**TASK STATEMENT**
Swap "kiteboard" for "surfboard" in the lines from the one containing "Visible here, judging" through the end of the records, changing nothing else and leaving out the pictures.

(Spatial data with pictures)
-*-*-

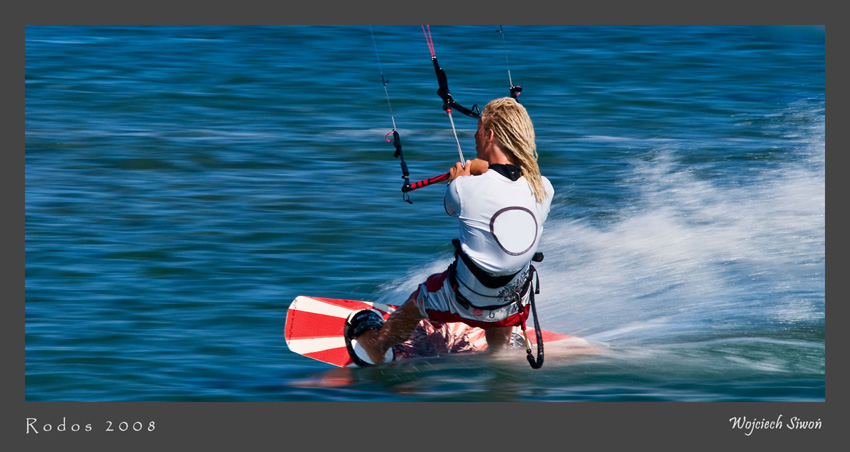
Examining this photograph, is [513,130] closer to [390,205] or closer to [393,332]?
[393,332]

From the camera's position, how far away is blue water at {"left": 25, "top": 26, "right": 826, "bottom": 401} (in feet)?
20.2

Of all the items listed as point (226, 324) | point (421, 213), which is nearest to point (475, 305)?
point (226, 324)

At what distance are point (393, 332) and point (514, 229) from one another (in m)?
1.21

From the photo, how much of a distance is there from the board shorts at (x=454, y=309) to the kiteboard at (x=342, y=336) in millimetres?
661

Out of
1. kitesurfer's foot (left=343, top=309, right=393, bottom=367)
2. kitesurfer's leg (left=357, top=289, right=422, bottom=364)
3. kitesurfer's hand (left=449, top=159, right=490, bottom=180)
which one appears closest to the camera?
kitesurfer's hand (left=449, top=159, right=490, bottom=180)

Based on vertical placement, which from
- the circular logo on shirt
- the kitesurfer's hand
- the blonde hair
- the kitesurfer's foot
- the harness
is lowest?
the kitesurfer's foot

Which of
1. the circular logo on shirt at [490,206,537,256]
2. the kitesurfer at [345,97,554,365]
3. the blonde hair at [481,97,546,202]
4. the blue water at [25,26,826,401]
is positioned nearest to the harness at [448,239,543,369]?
the kitesurfer at [345,97,554,365]

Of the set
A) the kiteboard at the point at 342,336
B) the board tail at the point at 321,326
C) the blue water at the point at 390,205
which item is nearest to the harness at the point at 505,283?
the blue water at the point at 390,205

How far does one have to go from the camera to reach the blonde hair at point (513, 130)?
5.23 m

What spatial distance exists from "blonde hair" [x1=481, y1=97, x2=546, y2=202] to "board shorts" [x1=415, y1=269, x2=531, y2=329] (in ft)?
2.43

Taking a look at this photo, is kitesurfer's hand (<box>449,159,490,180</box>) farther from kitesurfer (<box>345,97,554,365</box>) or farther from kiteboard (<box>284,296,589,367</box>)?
kiteboard (<box>284,296,589,367</box>)

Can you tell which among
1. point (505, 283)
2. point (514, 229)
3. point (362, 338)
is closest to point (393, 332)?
point (362, 338)

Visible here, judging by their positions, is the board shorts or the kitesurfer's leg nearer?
the board shorts

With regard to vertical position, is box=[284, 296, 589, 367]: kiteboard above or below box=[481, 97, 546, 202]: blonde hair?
below
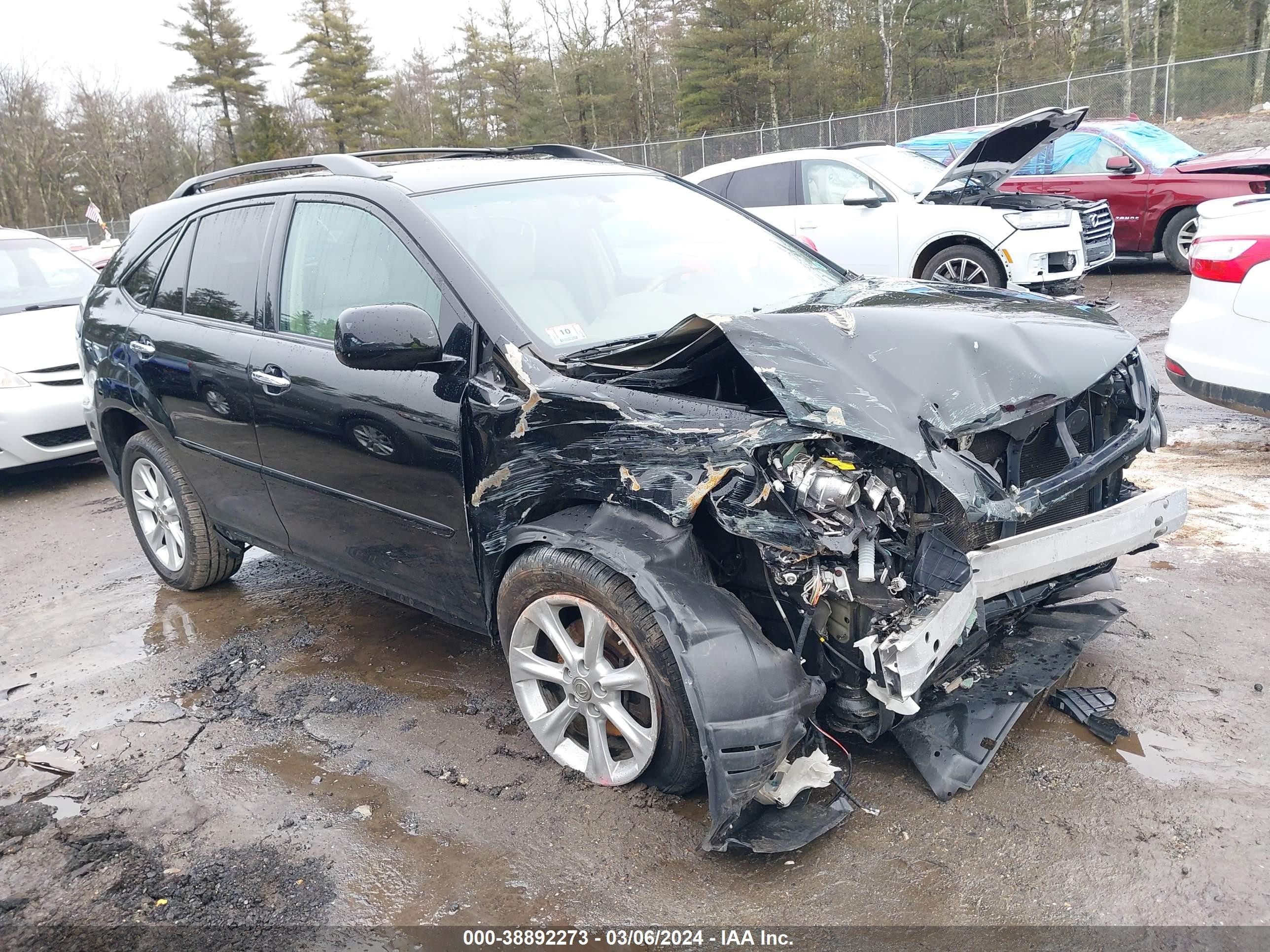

-*-*-

**PROBLEM SOLUTION**
Visible here, judging by their positions, is the board shorts or the kitesurfer's leg nearer?
the board shorts

With regard to vertical position, is box=[284, 296, 589, 367]: surfboard above or below box=[481, 97, 546, 202]: blonde hair?
below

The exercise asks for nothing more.